Nurse took meals to shut-ins

3/20/2003

FINDLAY - Gertrude Myers, a retired nurse and business partner who delivered meals to shut-ins until a year ago, died Tuesday of congestive heart failure in the Heritage Manor nursing home. She was 92.

Mrs. Myers became a nurse at Fremont Memorial Hospital in the early 1930s shortly after completing her training at the former Mary Miller School of Nursing in Fremont.

“Nursing was her first love - working with people,” said Carol Klohn, her daughter.

But in the late 1940s, her husband, John Myers, and her brother, Albert Hainen, decided to start a candy-making business that made hand-dipped chocolates, peanut brittle, and other sweets sold by small markets throughout northwest Ohio, her daughter said.

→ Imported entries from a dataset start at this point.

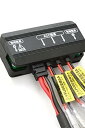 デイトナ(Daytona) バイク用 アクセサリー電源ユニット 3系統 + 1系統常時電源 電源一括管理 合計17.5A D-UNIT+(Dユニット プラス) ...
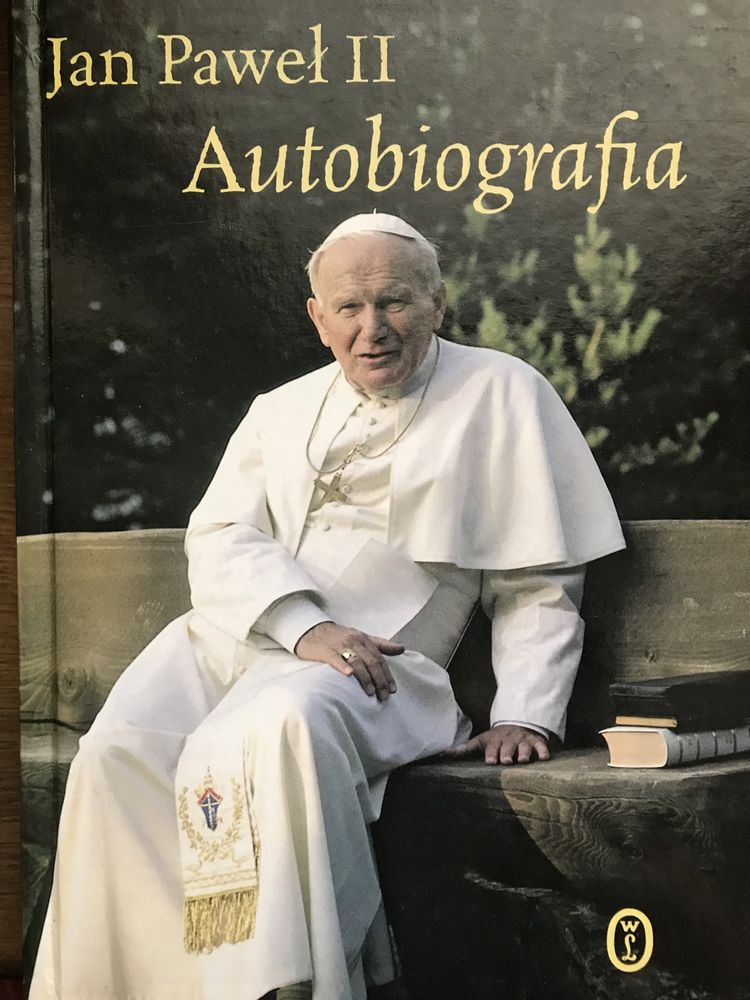 Jan Paweł II Autobiografia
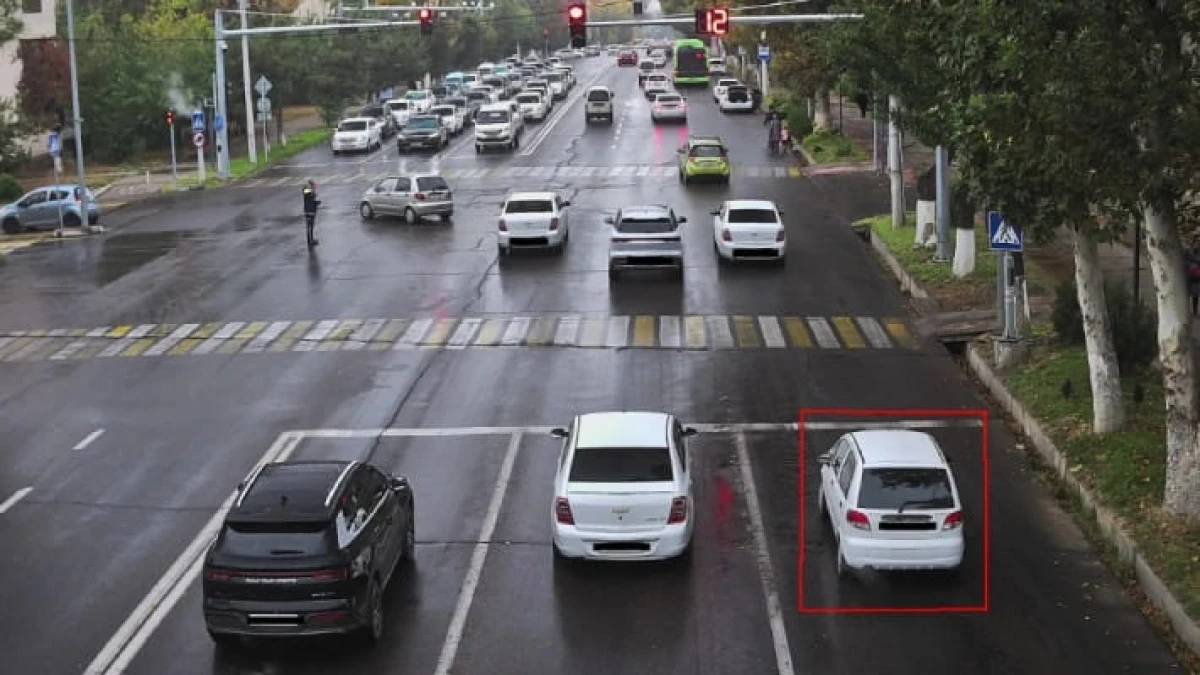 Система видеонаблюдения за дорогами Узбекистана оказалась в открытом доступе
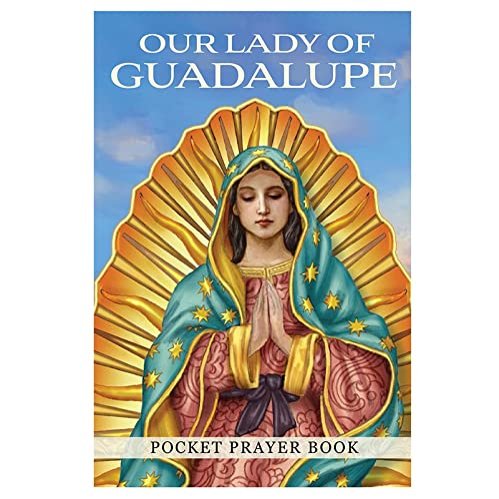 Christian Brands O L of Guad Prayer Book 12pk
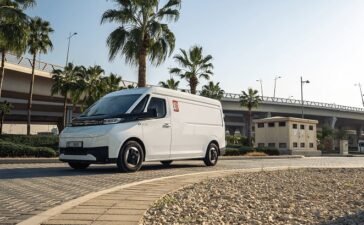 Farizon Auto electric vehicles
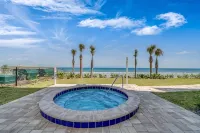 Luxury Oceanfront Condo in Daytona Beach Shores with Gorgeous Views! 4BR, 3BA - 4 ดาว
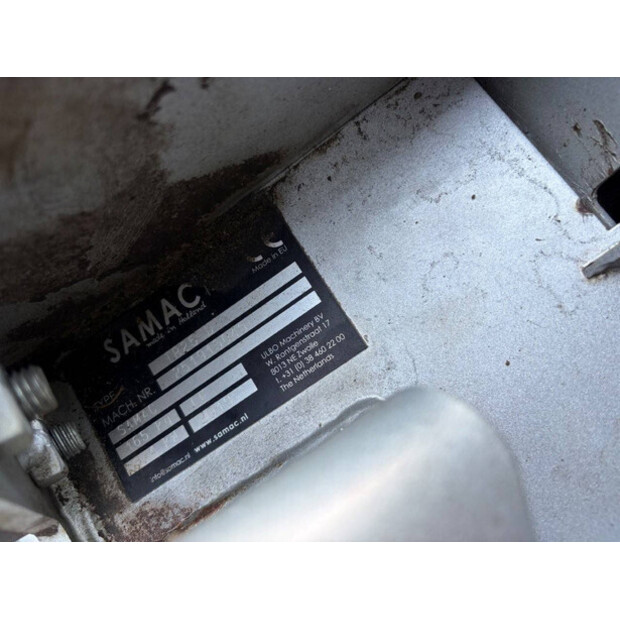 2019 Samac TR25-D-48889475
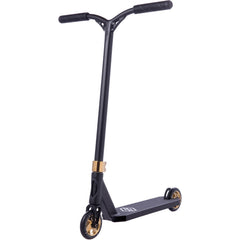 Striker Lux Stuntstep Goud Chrome 87cm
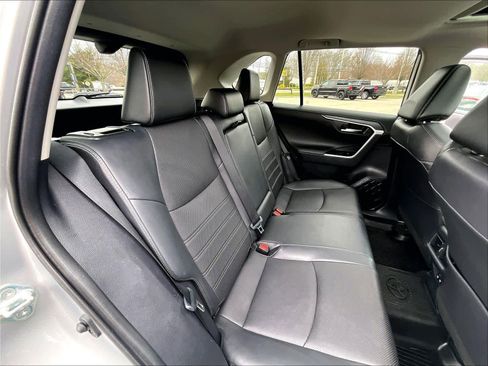 Used 2019 Toyota RAV4 Limited w/ Limited Grade Weather Package image 16
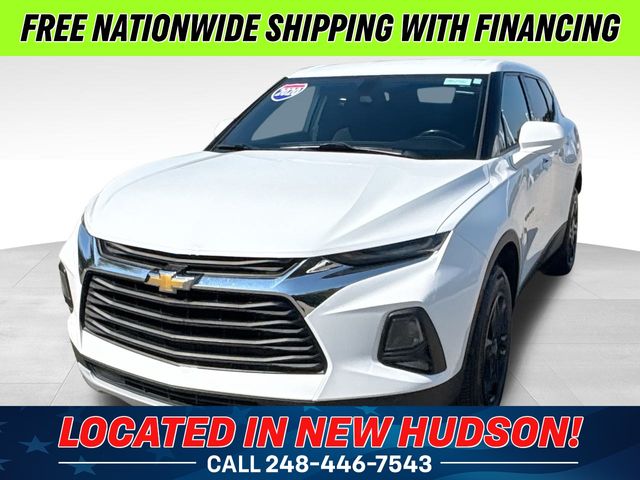 2020 Chevrolet Blazer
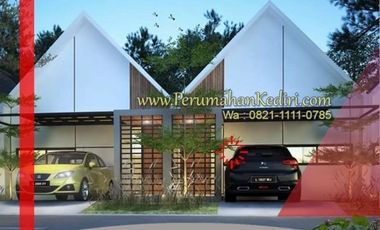 PROMO DP 5%!!!, Perumahan Dekat Kampung Inggris Pare, Info. 0821-1111-----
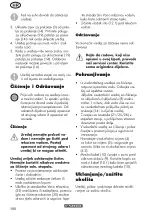 Preview for 190 page of Parkside PHD 170 C2 Original Instructions Manual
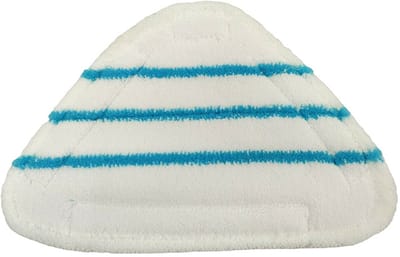 Geschikt voor Su Boer stoom gewafelde H20 dweilen doek lijm vezels reinigingspad vervangen door een eerste 6 stuks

Mrs. Myers left nursing to keep the books, order ingredients, and help package candy for the Findlay Candy Co., a business that operated until the death of Mr. Myers in 1965.

Then Mrs. Myers returned to nursing for about 15 years at the Blanchard Valley Regional Health Center.

In retirement, she volunteered for Mobile Meals of Findlay for about 20 years, delivering meals once a week to the elderly, some of them younger than her.

Mrs. Myers also volunteered at the soup kitchen at the Salvation Army. For many years, she helped at blood drives sponsored by the Blanchard Valley Regional Health Center and the American Red Cross.

She was a member of St. Andrew United Methodist Church, where she had taught Sunday school for more than 50 years. She was a past president of United Methodist Women and a member of Rebecca Ruth Circle.

She was a reading tutor and provided nursing service at area migrant schools.

Surviving are her daughters, Linda Parker and Carol Klohn; brother, Albert Hainen; five grandchildren, five great-grandchildren; a step-great-grandchild, and a step-great-great-grandchild.

Services will be at 11 a.m. tomorrow in the Coldren-Crates Funeral Home, where the body will be after 2 p.m. today.

The family requests tributes to St. Andrew United Methodist Church, Hospice of Northwest Ohio in Perrysburg Township, or to a charity of the donor's choice.